Are we constrained to being a society where one out of every five Filipinos will live a life of poverty forever?

The inconvenient truth, quite simply, is that economic growth in the Philippines has not benefited the poor as much as it has benefited corporations and better-off families.

In fact, the growth elasticity of poverty incidence (how much poverty has fallen for every 1 percent of economic growth) in this country is alarmingly low. For every 1 percent growth in the economy, the poverty incidence has tended to fall by only 0.6 percent, and may in fact have fallen to less than that figure. Worse, from 2006 to 2009, while the economy grew by an average of 4.5 percent a year, the poverty incidence by families fell by only 0.9 percent over that same four-year period.

Compare this to our Asian neighbors, who have managed to significantly bring poverty down over the past decade. Over a 20-year period, Vietnam’s poverty incidence dropped from close to 65 percent to around 27 percent; Indonesia’s fell from around 55 percent to 26 percent; and China’s decreased from 44 percent to less than 15 percent.

The point is: if the fruits of our economic growth had been shared equitably, shouldn’t poverty incidence have fallen by the same 4.5 percent rate for all?

What can we conclude from this data?

First, it is clearly not enough to merely grow the economy, particularly since the disparity between rich and poor (and across regions) remains so glaring. We need economic growth and equitable sharing of that growth. Otherwise, the rich get richer and the poor remain mired in inter-generational poverty.

Second, the family size of poor families tends to be much larger, which means that the dependency on lesser incomes will ultimately translate into persistent poverty. This also means that children growing up in poverty will have less access to quality education and health care, which in turn handicaps them later in life with respect to jobs and work. When they grow up and have their own families, this inexorable pattern is likely to continue. The key, then, is providing poor children with access to education and health care in the long-term.

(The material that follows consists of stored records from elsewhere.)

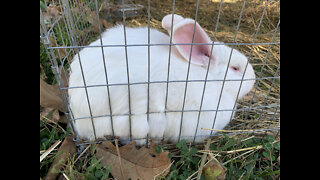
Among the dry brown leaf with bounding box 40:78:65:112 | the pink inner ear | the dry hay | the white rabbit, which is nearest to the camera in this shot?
the white rabbit

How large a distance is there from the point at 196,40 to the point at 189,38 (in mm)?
46

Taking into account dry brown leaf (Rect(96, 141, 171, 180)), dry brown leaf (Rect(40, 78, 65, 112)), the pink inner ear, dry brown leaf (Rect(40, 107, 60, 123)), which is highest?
the pink inner ear

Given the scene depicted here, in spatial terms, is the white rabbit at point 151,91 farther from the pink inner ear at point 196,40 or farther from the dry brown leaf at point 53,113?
the dry brown leaf at point 53,113

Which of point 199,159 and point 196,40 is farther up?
point 196,40

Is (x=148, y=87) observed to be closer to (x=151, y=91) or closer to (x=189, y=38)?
(x=151, y=91)

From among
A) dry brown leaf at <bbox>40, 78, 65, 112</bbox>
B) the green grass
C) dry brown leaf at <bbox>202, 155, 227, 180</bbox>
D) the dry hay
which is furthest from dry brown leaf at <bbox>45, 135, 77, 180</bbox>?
the dry hay

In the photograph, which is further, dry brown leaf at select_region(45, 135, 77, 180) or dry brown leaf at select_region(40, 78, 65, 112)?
dry brown leaf at select_region(40, 78, 65, 112)

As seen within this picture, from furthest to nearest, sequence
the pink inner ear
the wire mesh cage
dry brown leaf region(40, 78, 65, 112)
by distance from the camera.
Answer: dry brown leaf region(40, 78, 65, 112), the pink inner ear, the wire mesh cage

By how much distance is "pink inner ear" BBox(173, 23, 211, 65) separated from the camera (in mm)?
1456

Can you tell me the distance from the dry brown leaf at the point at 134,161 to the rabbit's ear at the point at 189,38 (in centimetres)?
56

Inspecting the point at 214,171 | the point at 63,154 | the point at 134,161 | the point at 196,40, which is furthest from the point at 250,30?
the point at 63,154

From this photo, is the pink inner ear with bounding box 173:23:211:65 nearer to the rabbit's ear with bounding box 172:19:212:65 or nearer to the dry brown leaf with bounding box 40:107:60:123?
the rabbit's ear with bounding box 172:19:212:65

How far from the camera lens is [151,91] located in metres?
1.36
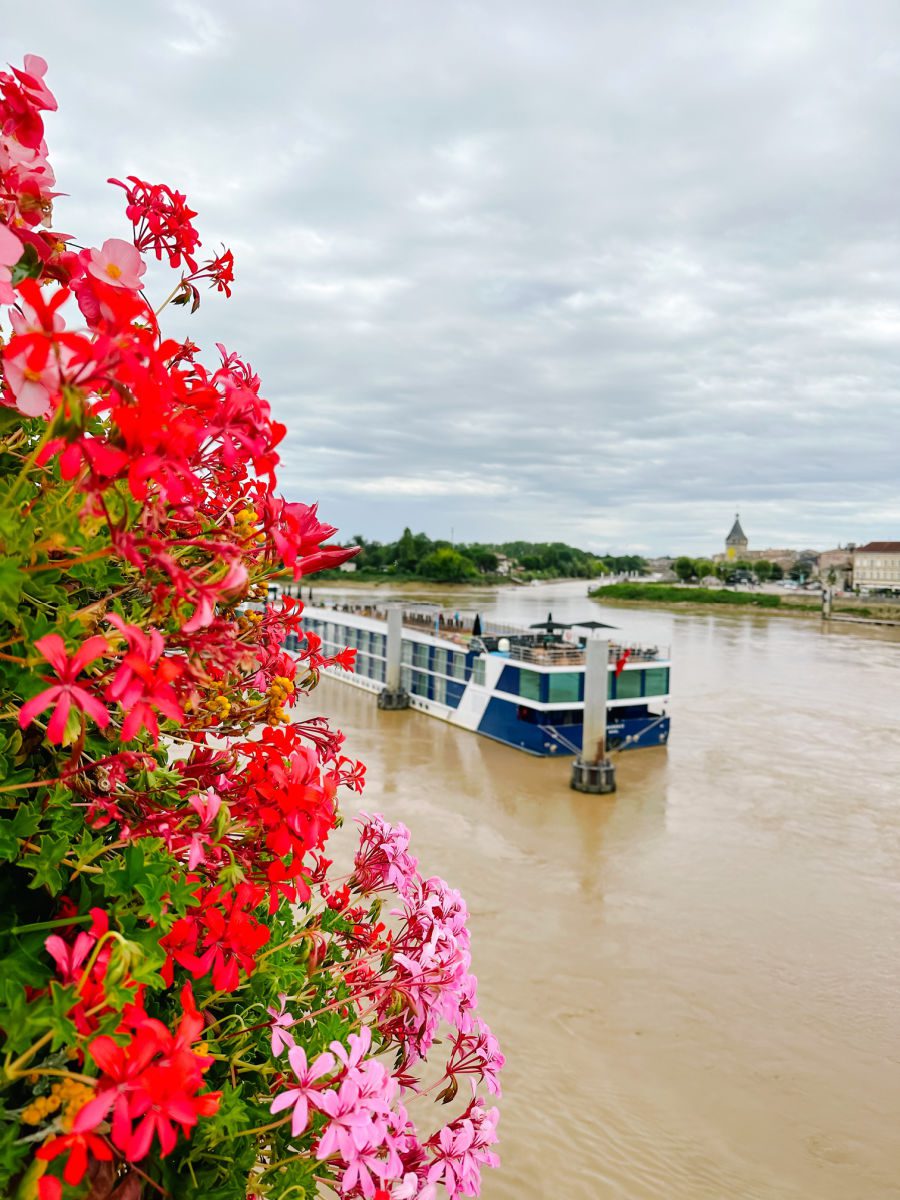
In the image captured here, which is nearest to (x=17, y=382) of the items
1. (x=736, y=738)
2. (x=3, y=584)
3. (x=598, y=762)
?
(x=3, y=584)

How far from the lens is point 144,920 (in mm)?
1436

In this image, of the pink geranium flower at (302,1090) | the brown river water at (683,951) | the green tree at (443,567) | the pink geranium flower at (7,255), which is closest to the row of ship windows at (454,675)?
the brown river water at (683,951)

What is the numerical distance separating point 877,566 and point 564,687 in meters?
112

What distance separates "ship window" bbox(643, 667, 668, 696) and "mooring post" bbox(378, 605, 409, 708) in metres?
8.72

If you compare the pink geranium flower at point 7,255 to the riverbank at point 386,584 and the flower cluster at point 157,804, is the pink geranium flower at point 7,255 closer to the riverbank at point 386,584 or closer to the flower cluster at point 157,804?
the flower cluster at point 157,804

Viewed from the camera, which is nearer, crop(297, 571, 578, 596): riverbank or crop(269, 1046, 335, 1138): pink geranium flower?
crop(269, 1046, 335, 1138): pink geranium flower

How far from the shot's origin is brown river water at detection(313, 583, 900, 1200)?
6586 millimetres

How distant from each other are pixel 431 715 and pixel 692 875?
12.9 metres

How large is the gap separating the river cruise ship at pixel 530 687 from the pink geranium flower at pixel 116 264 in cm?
1831

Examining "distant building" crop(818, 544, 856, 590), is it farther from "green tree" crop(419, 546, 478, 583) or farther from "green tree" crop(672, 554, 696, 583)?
"green tree" crop(419, 546, 478, 583)

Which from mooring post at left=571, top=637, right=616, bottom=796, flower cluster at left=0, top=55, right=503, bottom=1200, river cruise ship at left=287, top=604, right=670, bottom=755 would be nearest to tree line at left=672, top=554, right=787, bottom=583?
river cruise ship at left=287, top=604, right=670, bottom=755

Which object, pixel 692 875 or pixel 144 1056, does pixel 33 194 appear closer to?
pixel 144 1056

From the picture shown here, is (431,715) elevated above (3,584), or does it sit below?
below

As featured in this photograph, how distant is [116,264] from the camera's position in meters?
1.18
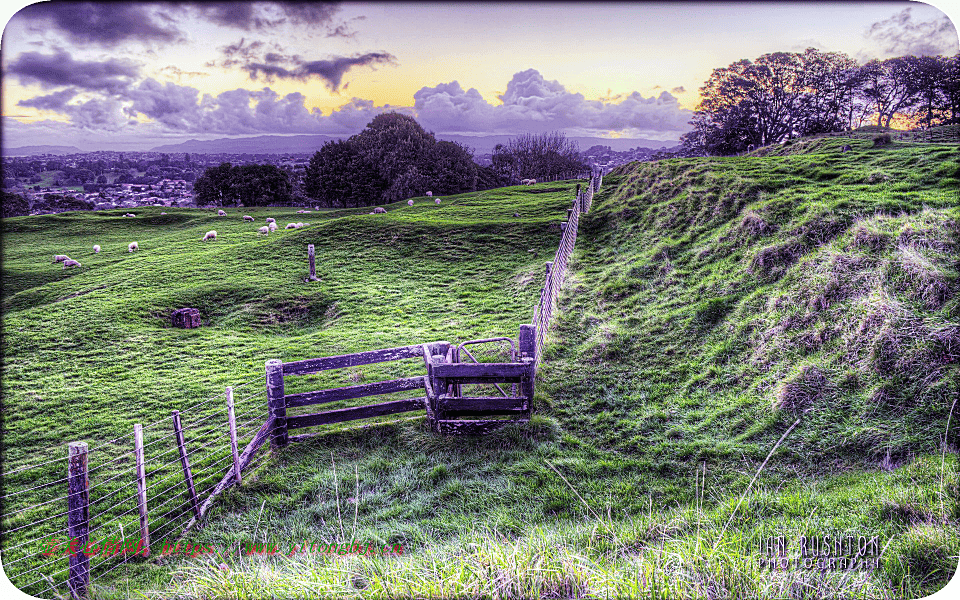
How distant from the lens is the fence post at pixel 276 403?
614 cm

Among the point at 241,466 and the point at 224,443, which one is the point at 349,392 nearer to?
the point at 241,466

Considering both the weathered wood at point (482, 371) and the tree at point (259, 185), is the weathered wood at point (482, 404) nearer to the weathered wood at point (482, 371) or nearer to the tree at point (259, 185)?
the weathered wood at point (482, 371)

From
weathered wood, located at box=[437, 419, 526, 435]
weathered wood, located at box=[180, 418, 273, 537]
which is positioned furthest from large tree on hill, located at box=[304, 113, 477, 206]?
weathered wood, located at box=[437, 419, 526, 435]

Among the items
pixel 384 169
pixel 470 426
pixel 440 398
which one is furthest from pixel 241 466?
pixel 384 169

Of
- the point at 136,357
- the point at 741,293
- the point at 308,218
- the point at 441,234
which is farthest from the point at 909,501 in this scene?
the point at 308,218

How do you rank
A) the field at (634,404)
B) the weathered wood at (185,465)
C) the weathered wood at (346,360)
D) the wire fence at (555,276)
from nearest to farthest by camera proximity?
the field at (634,404) < the weathered wood at (185,465) < the weathered wood at (346,360) < the wire fence at (555,276)

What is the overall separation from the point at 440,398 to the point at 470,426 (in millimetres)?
585

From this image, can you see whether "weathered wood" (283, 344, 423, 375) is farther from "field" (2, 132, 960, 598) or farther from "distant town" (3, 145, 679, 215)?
"distant town" (3, 145, 679, 215)

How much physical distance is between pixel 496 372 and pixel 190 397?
21.7 feet

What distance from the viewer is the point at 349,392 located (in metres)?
6.50

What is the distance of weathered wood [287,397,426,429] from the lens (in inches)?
250

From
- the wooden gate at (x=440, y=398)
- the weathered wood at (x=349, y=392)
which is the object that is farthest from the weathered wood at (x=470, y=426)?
the weathered wood at (x=349, y=392)

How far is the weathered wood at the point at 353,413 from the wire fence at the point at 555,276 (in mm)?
2275

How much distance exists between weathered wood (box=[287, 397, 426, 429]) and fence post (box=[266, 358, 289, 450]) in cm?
14
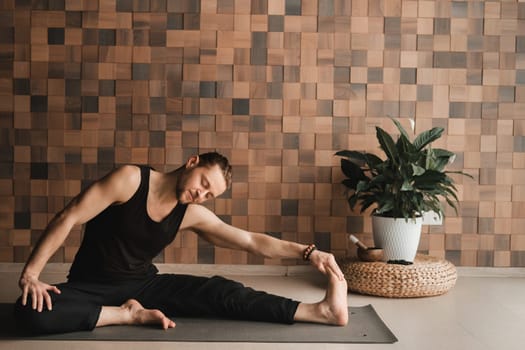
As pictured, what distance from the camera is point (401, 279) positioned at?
3836 millimetres

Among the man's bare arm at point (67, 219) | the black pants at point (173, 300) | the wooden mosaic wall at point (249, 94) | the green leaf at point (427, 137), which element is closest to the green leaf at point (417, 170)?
the green leaf at point (427, 137)

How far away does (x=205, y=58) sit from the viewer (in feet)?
14.5

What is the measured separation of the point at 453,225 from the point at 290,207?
1.02 metres

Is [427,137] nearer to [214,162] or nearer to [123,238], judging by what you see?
[214,162]

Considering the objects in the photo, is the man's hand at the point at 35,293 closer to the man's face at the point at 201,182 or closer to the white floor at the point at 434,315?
the white floor at the point at 434,315

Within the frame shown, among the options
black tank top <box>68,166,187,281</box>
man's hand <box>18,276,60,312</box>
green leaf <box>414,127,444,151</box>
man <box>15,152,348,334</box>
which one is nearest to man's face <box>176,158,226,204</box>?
man <box>15,152,348,334</box>

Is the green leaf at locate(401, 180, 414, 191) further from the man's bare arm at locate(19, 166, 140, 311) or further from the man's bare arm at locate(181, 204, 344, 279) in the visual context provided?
the man's bare arm at locate(19, 166, 140, 311)

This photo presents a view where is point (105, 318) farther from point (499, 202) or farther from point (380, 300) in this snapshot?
point (499, 202)

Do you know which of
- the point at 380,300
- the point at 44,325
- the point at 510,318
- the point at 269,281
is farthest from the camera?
the point at 269,281

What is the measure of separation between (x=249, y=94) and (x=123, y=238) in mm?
1595

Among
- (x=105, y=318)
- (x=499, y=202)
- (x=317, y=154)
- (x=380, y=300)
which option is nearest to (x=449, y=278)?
(x=380, y=300)

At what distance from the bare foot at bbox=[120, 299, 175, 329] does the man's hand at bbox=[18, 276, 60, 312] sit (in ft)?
1.17

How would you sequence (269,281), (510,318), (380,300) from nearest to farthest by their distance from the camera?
1. (510,318)
2. (380,300)
3. (269,281)

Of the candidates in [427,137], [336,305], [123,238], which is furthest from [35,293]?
[427,137]
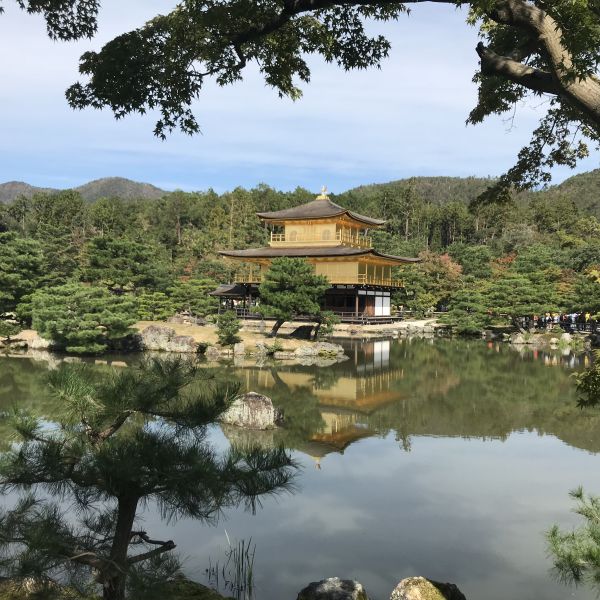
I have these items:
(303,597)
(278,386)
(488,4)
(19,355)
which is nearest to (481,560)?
(303,597)

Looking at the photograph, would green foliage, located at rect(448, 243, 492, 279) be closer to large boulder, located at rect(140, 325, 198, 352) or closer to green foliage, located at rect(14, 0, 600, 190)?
large boulder, located at rect(140, 325, 198, 352)

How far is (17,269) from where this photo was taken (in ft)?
67.6

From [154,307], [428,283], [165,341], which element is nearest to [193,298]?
[154,307]

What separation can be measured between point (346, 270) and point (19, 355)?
57.3 ft

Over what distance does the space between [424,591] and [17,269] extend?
20.5 meters

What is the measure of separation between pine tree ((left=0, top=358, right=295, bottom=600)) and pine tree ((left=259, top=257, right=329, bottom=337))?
58.6 ft

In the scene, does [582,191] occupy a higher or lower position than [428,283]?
higher

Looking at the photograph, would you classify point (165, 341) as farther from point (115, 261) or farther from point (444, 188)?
point (444, 188)

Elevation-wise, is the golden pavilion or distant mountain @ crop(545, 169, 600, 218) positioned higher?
distant mountain @ crop(545, 169, 600, 218)

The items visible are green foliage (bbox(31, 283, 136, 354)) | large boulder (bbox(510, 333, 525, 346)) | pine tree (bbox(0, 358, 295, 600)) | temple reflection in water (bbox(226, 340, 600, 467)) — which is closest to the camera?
pine tree (bbox(0, 358, 295, 600))

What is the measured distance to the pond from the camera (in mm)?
5098

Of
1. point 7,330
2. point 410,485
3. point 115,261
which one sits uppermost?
point 115,261

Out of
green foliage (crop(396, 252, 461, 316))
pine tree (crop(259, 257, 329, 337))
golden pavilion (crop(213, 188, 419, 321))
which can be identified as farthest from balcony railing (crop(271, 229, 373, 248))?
pine tree (crop(259, 257, 329, 337))

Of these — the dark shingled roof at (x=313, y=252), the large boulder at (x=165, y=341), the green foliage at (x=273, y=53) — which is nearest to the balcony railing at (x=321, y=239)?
the dark shingled roof at (x=313, y=252)
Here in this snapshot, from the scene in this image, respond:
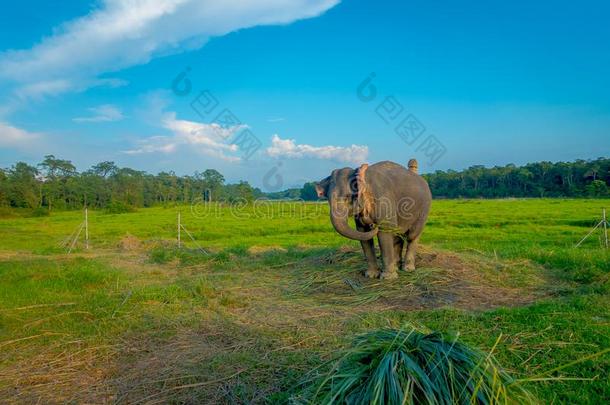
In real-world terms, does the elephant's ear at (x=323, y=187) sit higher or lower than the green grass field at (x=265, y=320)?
higher

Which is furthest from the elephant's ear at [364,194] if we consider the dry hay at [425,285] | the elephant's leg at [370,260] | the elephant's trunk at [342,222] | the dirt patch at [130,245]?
the dirt patch at [130,245]

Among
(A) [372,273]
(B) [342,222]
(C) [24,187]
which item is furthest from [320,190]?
(C) [24,187]

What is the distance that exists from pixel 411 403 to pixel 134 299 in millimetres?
5455

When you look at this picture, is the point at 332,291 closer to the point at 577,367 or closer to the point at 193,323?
the point at 193,323

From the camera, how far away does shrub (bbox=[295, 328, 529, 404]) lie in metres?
2.10

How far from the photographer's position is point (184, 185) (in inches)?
2714

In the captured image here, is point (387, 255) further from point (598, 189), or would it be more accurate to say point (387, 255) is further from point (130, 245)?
point (598, 189)

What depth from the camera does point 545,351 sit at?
154 inches

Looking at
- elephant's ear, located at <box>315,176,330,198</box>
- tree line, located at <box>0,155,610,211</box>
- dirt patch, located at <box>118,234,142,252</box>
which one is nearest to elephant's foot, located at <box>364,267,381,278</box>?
elephant's ear, located at <box>315,176,330,198</box>

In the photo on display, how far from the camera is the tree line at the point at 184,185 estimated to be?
2053 inches

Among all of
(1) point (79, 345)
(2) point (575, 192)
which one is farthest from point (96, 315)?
(2) point (575, 192)

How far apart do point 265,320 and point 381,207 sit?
2.97 metres

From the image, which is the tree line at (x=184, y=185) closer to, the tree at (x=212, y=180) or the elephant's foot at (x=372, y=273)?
the tree at (x=212, y=180)

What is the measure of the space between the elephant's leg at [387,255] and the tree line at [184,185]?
42.3 meters
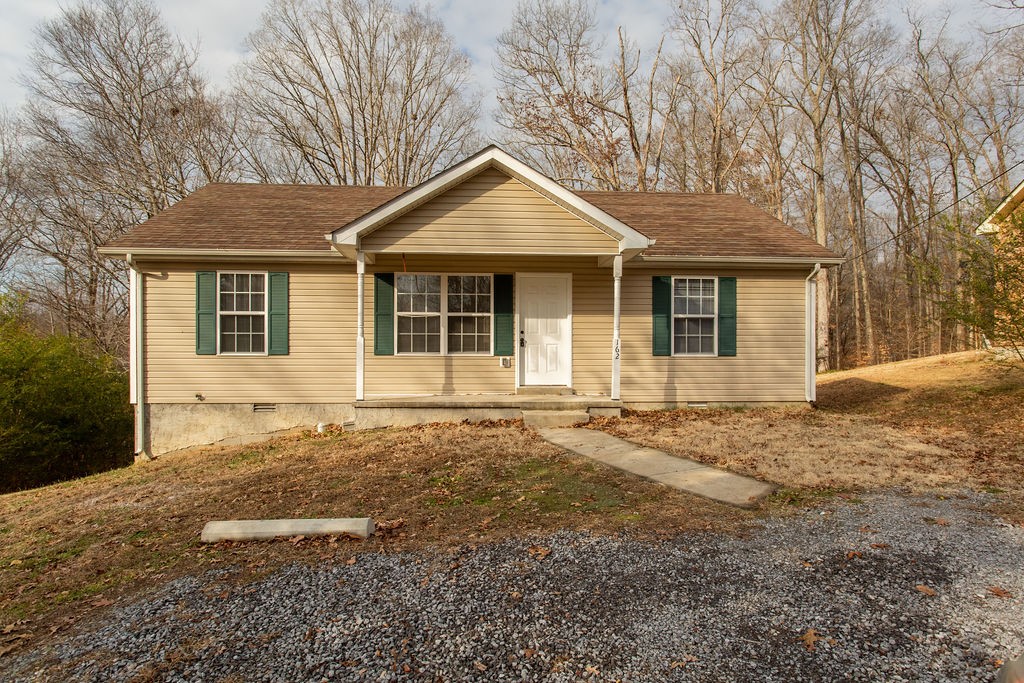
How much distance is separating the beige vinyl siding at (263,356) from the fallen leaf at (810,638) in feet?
28.0

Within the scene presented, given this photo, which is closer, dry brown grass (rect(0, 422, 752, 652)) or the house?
dry brown grass (rect(0, 422, 752, 652))

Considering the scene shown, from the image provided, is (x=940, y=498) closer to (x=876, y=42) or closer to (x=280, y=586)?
(x=280, y=586)

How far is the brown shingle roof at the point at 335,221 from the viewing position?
9969 mm

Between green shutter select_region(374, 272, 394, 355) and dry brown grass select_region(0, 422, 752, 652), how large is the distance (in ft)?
7.88

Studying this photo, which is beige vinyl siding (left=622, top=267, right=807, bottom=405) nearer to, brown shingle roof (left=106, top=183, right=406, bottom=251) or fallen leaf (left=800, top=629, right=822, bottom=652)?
brown shingle roof (left=106, top=183, right=406, bottom=251)

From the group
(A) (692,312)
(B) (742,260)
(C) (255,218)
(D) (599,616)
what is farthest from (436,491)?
(C) (255,218)

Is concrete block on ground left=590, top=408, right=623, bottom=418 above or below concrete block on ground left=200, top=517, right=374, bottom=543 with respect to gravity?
above

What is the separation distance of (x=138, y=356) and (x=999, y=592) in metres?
11.6

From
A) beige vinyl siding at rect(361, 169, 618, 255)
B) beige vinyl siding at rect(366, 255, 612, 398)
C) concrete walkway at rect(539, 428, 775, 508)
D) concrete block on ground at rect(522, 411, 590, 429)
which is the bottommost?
concrete walkway at rect(539, 428, 775, 508)

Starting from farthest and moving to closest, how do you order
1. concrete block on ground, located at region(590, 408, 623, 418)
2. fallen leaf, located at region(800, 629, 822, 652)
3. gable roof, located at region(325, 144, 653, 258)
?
concrete block on ground, located at region(590, 408, 623, 418)
gable roof, located at region(325, 144, 653, 258)
fallen leaf, located at region(800, 629, 822, 652)

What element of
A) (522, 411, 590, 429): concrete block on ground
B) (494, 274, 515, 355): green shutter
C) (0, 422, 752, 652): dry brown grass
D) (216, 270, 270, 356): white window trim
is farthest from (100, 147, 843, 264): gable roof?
(0, 422, 752, 652): dry brown grass

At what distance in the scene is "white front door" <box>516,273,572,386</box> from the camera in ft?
34.2

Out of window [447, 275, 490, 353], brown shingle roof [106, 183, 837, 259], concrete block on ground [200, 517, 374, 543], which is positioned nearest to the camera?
concrete block on ground [200, 517, 374, 543]

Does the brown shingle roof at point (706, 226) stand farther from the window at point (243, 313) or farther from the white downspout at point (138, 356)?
the white downspout at point (138, 356)
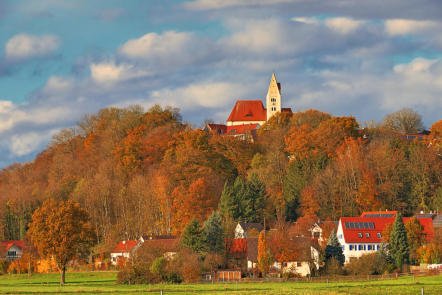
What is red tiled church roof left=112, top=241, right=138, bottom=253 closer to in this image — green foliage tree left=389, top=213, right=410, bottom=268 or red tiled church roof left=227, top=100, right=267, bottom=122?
green foliage tree left=389, top=213, right=410, bottom=268

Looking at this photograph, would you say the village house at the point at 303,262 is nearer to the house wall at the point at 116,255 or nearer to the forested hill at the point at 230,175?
the forested hill at the point at 230,175

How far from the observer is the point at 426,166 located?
9912 cm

Third, if we spend on poverty reduction programs, we have to ensure that we are in fact building the capacity of the poor to work their way out of poverty. We don’t have the resources to “buy our way” out of poverty and will therefore have to provide the poor with access to productive resources.

What else can we do as a country to break this implacable cycle? The Aquino administration is committed to do the following:

To identify the poor by face and profile so that programs can be targeted. If we are to spend on the poor, we should understand their respective contexts and the causes of their chronic poverty.

To focus on programs that have the best chance of reducing poverty in the immediate future and in the long-term. These include: conditional cash transfers to give poor families the incentives to take their children for regular health check-ups and to keep them in school; asset reform that provides them with access to productive resources; adequate housing; a clean living environment; and access to micro-credit and micro-equity so they can finance and run their own enterprises.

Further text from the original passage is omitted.